Re: [PATCH v2] io_uring: add IORING_ENTER_NO_IOWAIT to not set in_iowait

David Wei <dw@xxxxxxxxxxx> · Mon, 19 Aug 2024 16:03:48 -0700

On 2024-08-16 18:23, Jeff Moyer wrote:
> Hi, David,
> 
> David Wei <dw@xxxxxxxxxxx> writes:
> 
>> io_uring sets current->in_iowait when waiting for completions, which
>> achieves two things:
>>
>> 1. Proper accounting of the time as iowait time
>> 2. Enable cpufreq optimisations, setting SCHED_CPUFREQ_IOWAIT on the rq
>>
>> For block IO this makes sense as high iowait can be indicative of
>> issues.
> 
> It also let's you know that the system isn't truly idle.  IOW, it would
> be doing some work if it didn't have to wait for I/O.  This was the
> reason the metric was added (admins being confused about why their
> system was showing up idle).

I see. Thanks for the historical context.

> 
>> But for network IO especially recv, the recv side does not control
>> when the completions happen.
>>
>> Some user tooling attributes iowait time as CPU utilisation i.e. not
> 
> What user tooling are you talking about?  If it shows iowait as busy
> time, the tooling is broken.  Please see my last mail on the subject:
>   https://lore.kernel.org/io-uring/x49cz0hxdfa.fsf@xxxxxxxxxxxxxxxxxxxxxxxxxxxxxxxx/

Our internal tooling for example considers CPU util% to be (100 -
idle%), but it also has a CPU busy% defined as (100 - idle% - iowait%).
It is very unfortunate that everyone uses CPU util% for monitoring, with
all sorts of alerts, dashboards and load balancers referring to this
value. One reason is that, depending on context, high iowait time may or
may not be a problem, so it isn't as simple as redefining CPU util% to
exclude iowait.

> 
>> idle, so high iowait time looks like high CPU util even though the task
>> is not scheduled and the CPU is free to run other tasks. When doing
>> network IO with e.g. the batch completion feature, the CPU may appear to
>> have high utilisation.
> 
> Again, iowait is idle time.

That's fair.
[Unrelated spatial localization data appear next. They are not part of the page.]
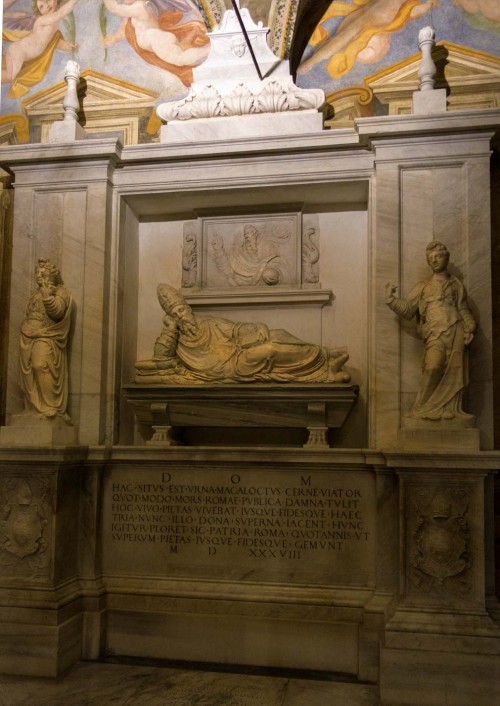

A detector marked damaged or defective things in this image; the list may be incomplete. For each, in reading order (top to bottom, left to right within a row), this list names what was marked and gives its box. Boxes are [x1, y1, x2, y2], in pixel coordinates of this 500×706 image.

broken pediment [21, 69, 158, 145]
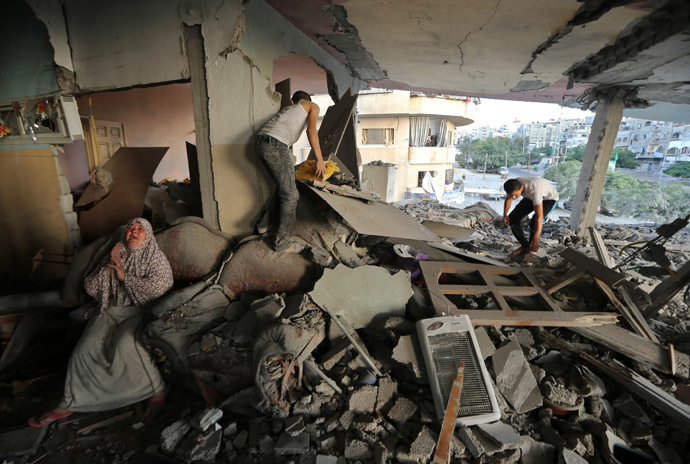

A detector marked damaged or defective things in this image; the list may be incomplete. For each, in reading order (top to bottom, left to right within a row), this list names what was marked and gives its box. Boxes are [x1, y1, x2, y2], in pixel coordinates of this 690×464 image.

damaged wall [75, 84, 194, 182]
damaged wall [0, 147, 76, 280]
broken concrete slab [310, 260, 412, 330]
broken plank [544, 266, 584, 292]
broken plank [560, 248, 628, 288]
broken plank [76, 410, 133, 436]
broken concrete slab [350, 384, 376, 414]
broken plank [432, 362, 464, 464]
broken concrete slab [472, 326, 494, 358]
broken concrete slab [490, 340, 544, 414]
broken plank [568, 324, 680, 378]
broken plank [580, 356, 688, 428]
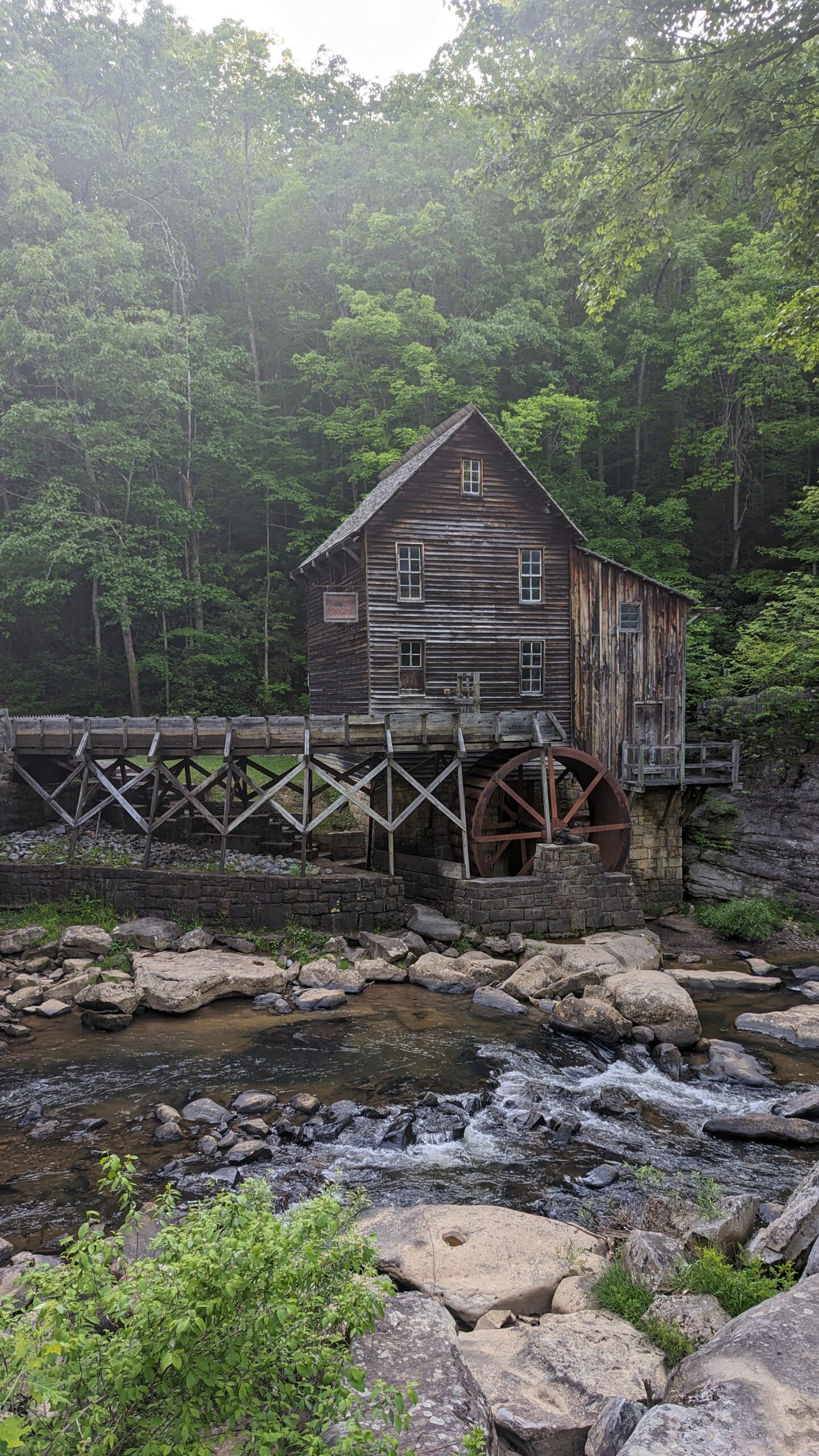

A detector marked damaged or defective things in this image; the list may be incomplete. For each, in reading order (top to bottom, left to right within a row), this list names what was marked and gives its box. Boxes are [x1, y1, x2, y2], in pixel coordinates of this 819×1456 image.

rusty red waterwheel [460, 751, 632, 874]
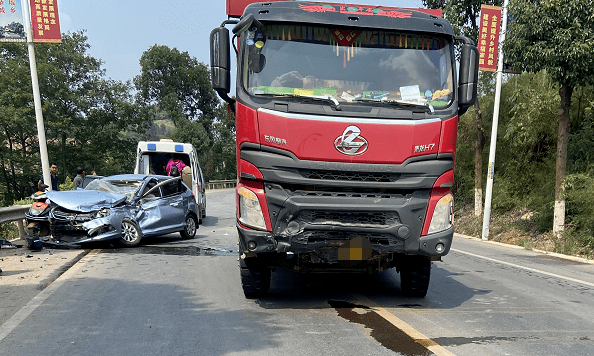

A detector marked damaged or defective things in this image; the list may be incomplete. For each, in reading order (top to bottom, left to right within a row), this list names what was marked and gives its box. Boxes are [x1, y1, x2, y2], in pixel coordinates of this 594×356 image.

damaged car [37, 175, 199, 248]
I think it is simpler to have a single "CPU util" metric
defined as (100 - idle%), and have a switch that userspace explicitly
flips to say "I want iowait to be considered truly idle or not". This
means things such as load balancers can be built around a single metric,
rather than having to consider both util/busy and needing to understand
"does iowait mean anything?".

> 
>> This patchset adds a IOURING_ENTER_NO_IOWAIT flag that can be set on
>> enter. If set, then current->in_iowait is not set. By default this flag
>> is not set to maintain existing behaviour i.e. in_iowait is always set.
>> This is to prevent waiting for completions being accounted as CPU
>> utilisation.
>>
>> Not setting in_iowait does mean that we also lose cpufreq optimisations
>> above because in_iowait semantics couples 1 and 2 together. Eventually
>> we will untangle the two so the optimisations can be enabled
>> independently of the accounting.
>>
>> IORING_FEAT_IOWAIT_TOGGLE is returned in io_uring_create() to indicate
>> support. This will be used by liburing to check for this feature.
> 
> If I receive a problem report where iowait time isn't accurate, I now
> have to somehow figure out if an application is setting this flag.  This
> sounds like a support headache, and I do wonder what the benefit is.
> From what you've written, the justification for the patch is that some
> userspace tooling misinterprets iowait.  Shouldn't we just fix that?

Right, I understand your concerns. That's why by default this flag is
not set and io_uring behaves as before with in_iowait always set.

Unfortunately, "just fix userspace" for us is a huge ask because a whole
pyramid of both code and human understanding has been built on the
current definition of "CPU utilisation". This is extremely time
consuming to change, nor is it something that we (io_uring) want to take
on imo. Why not give the option for people to indicate whether they want
iowait showing up or not?

> 
> It may be that certain (all?) network functions, like recv, should not
> be accounted as iowait.  However, I don't think the onus should be on
> applications to tell the kernel about that--the kernel should just
> figure that out on its own.
> 
> Am I alone in these opinions?

Why should the onus be on the kernel? I think it is more difficult for
the kernel to figure out exactly what semantics userspace wants and it
is simpler for userspace to select their preference.